SET TASK
Count how many of the lines below contain the string "soil", treating uppercase and lowercase as different. Reply with the number alone.

RECORD SET
^^^^^^^^^^^^^^^^

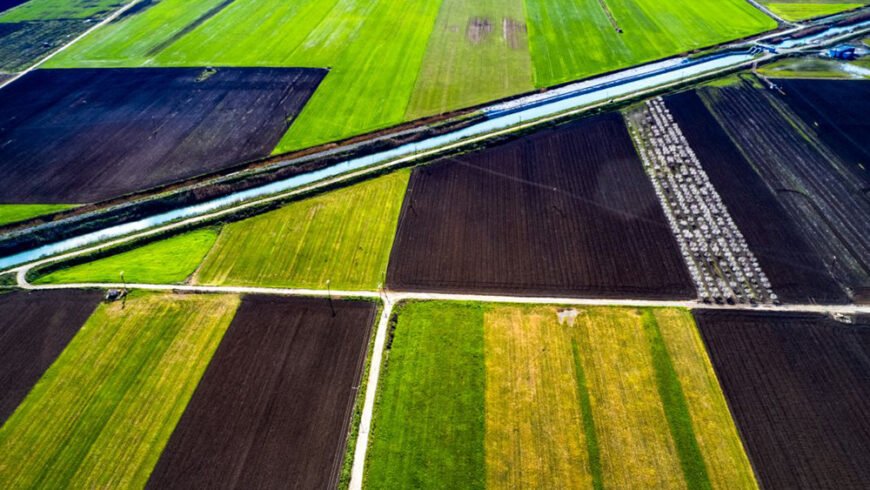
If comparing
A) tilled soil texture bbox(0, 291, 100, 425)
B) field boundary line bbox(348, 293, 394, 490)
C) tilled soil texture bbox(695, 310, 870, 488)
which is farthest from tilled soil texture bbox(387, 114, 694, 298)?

^^^^^^^^^^^^^^^^

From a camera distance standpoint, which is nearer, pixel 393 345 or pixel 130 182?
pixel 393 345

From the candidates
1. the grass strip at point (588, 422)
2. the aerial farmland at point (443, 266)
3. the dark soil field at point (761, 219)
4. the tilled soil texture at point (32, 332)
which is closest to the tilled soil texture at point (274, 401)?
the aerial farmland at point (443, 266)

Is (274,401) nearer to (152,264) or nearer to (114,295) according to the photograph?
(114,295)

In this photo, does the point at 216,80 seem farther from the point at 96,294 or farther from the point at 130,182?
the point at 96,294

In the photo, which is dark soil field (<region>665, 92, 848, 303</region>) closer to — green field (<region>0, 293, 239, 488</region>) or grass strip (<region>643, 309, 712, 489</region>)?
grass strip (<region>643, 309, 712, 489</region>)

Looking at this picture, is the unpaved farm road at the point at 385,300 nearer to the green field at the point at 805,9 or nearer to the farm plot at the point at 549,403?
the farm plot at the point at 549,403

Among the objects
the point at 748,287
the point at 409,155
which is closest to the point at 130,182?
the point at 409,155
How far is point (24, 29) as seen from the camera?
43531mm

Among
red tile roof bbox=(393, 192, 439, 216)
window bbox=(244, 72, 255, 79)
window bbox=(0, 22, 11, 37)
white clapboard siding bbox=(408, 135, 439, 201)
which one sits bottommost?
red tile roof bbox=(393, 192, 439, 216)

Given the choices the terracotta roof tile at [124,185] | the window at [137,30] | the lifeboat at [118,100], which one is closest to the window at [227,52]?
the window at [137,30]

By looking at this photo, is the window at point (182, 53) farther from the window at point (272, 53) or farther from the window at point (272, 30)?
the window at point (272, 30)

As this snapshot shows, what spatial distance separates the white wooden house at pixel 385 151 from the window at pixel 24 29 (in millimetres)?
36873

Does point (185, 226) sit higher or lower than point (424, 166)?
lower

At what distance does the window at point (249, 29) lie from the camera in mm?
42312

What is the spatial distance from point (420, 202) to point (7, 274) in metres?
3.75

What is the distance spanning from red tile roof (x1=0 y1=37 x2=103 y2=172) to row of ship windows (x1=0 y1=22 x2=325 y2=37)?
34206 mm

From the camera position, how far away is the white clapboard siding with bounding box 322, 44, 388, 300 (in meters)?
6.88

^^^^^^^^^^^^^^^^

THE COMPLETED TASK
7